Carlos and Vishaka’s Story

Vishaka Santosh finally arrived at the New York Structural Biology Center (NYSBC) on Tuesday, February 19 just a few minutes past her Krios loading time. Truly it was remarkable she made it at all, the previous 24 hours had been a lengthy expedition.

Vishaka is a post-doctoral fellow in Dr. Carlos Escalante’s lab in the Physiology and Biophysics department at Virginia Commonwealth University (VCU). They applied to the first cycle in NCCAT’s General User Proposal (GUP) program, which supports single particle cryoEM data collection on one of the Titan Krios instruments at NYSBC. Dr. Escalante’s lab at VCU focuses on the study of the structure and function of proteins and protein-DNA complexes central to transcriptional activation and the initiation of viral DNA replication. For her project Vishaka’s goal was to find out how AAV non-structural proteins are involved in genome packaging.

# Provided data
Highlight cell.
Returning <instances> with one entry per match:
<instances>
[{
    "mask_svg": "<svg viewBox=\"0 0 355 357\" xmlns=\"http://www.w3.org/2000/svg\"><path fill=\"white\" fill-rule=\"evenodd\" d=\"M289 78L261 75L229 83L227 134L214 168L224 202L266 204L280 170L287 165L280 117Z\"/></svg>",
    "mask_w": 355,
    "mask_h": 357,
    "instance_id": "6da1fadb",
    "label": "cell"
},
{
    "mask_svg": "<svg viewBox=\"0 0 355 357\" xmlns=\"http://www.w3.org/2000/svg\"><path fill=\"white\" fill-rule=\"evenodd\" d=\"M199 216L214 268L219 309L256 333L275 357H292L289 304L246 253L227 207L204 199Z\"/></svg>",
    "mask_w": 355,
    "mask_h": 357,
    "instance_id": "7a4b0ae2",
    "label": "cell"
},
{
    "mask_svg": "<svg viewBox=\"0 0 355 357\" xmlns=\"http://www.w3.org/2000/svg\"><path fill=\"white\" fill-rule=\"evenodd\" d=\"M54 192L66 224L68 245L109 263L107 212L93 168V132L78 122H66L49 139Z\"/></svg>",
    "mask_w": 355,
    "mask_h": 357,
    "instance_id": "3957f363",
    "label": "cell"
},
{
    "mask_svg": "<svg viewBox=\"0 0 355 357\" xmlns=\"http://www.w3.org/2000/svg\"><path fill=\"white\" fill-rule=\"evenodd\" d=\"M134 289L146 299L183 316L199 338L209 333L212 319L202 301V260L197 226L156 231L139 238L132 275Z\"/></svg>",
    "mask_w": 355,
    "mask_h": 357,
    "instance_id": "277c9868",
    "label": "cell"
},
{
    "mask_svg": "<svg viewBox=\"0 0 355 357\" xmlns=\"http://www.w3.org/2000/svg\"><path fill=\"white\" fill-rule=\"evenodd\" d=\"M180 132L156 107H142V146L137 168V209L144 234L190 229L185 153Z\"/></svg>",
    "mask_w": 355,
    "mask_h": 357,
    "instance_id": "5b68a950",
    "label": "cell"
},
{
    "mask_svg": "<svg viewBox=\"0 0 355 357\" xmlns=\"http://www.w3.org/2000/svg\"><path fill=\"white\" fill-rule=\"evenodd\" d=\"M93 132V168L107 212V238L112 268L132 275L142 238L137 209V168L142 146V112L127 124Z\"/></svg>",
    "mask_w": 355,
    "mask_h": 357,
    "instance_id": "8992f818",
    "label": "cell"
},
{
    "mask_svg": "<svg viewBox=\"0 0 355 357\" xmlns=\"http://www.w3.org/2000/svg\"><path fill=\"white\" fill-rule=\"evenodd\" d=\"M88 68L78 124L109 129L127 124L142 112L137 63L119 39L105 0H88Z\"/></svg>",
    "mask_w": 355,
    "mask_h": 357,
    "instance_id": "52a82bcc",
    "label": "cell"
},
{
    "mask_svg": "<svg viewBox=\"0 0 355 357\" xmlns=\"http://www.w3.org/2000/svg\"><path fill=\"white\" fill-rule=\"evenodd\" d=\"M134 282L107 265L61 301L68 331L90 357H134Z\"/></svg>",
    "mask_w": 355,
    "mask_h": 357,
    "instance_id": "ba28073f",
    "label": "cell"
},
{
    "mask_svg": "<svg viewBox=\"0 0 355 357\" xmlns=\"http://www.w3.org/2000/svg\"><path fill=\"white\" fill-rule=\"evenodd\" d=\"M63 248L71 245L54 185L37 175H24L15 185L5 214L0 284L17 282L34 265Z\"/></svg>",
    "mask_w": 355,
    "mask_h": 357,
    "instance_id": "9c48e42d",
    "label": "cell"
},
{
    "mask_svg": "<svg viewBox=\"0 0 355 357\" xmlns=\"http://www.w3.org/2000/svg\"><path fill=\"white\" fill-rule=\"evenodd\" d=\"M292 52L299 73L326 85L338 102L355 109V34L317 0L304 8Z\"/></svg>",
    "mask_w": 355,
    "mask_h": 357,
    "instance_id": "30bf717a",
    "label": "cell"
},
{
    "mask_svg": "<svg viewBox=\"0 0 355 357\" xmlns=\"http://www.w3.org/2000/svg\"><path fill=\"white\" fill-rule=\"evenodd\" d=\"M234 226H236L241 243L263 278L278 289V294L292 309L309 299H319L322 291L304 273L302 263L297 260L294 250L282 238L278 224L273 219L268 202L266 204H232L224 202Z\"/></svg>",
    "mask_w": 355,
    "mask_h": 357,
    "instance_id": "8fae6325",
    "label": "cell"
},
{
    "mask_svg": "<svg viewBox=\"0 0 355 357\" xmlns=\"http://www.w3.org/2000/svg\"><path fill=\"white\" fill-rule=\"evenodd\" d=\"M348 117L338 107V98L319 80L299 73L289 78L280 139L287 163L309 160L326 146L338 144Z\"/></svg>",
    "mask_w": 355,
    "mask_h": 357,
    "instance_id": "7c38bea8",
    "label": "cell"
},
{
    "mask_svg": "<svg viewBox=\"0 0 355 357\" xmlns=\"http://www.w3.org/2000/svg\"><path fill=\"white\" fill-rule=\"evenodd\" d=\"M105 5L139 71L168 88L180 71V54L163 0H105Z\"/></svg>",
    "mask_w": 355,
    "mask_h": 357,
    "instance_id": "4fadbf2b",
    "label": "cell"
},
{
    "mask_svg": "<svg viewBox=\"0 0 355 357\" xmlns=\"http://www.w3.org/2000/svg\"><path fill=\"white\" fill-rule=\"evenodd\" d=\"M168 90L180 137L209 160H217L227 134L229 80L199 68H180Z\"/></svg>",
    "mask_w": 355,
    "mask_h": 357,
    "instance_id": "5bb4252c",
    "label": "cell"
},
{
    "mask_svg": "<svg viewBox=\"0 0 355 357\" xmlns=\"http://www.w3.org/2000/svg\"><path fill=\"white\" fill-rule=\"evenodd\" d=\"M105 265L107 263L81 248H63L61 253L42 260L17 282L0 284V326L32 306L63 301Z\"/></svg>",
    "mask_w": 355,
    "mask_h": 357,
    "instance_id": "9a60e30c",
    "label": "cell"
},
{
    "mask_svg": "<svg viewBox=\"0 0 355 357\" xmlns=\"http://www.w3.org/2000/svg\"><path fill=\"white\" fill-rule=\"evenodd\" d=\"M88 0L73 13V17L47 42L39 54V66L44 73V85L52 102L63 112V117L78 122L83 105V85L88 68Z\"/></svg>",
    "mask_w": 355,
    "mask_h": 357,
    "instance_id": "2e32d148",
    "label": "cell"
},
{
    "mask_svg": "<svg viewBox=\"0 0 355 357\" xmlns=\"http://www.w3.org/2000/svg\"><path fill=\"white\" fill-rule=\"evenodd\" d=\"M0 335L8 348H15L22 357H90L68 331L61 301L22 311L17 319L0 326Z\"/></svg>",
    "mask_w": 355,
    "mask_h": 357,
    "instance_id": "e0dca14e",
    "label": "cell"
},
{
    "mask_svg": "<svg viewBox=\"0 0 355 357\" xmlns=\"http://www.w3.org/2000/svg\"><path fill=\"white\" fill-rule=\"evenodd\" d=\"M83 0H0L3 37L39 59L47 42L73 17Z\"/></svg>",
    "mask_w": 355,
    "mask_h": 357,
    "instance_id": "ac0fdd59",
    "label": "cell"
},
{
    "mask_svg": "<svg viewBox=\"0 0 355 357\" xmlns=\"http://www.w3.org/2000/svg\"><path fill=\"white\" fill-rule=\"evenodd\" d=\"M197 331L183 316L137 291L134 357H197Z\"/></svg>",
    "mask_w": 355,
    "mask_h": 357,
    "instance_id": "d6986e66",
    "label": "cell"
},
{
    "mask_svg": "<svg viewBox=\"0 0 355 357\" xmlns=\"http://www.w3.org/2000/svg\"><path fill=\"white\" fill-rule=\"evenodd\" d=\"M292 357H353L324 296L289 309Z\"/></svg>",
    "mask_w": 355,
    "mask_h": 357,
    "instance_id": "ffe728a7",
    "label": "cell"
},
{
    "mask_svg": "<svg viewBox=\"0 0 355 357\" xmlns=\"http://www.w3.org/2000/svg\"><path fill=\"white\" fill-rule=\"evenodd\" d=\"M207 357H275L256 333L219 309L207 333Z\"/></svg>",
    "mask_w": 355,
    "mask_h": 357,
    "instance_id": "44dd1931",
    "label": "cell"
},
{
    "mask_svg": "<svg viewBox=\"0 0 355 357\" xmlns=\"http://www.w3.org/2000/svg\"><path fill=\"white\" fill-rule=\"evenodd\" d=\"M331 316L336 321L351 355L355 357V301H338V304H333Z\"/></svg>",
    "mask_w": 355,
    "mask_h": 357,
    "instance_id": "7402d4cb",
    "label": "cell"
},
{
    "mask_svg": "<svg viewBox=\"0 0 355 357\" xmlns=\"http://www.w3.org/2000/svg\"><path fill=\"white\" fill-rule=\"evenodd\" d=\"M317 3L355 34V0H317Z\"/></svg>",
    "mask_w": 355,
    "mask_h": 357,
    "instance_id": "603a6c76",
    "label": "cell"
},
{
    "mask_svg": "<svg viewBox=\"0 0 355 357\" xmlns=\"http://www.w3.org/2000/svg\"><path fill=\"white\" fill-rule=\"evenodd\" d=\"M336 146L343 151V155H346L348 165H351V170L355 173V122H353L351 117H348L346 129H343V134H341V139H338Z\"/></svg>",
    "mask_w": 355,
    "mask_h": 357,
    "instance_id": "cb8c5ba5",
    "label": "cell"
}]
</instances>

# Problem requirements
Reproduce the entire text titled "Carlos and Vishaka's Story" word for word.

# Output of the task
Carlos and Vishaka’s Story

Vishaka Santosh finally arrived at the New York Structural Biology Center (NYSBC) on Tuesday, February 19 just a few minutes past her Krios loading time. Truly it was remarkable she made it at all, the previous 24 hours had been a lengthy expedition.

Vishaka is a post-doctoral fellow in Dr. Carlos Escalante’s lab in the Physiology and Biophysics department at Virginia Commonwealth University (VCU). They applied to the first cycle in NCCAT’s General User Proposal (GUP) program, which supports single particle cryoEM data collection on one of the Titan Krios instruments at NYSBC. Dr. Escalante’s lab at VCU focuses on the study of the structure and function of proteins and protein-DNA complexes central to transcriptional activation and the initiation of viral DNA replication. For her project Vishaka’s goal was to find out how AAV non-structural proteins are involved in genome packaging.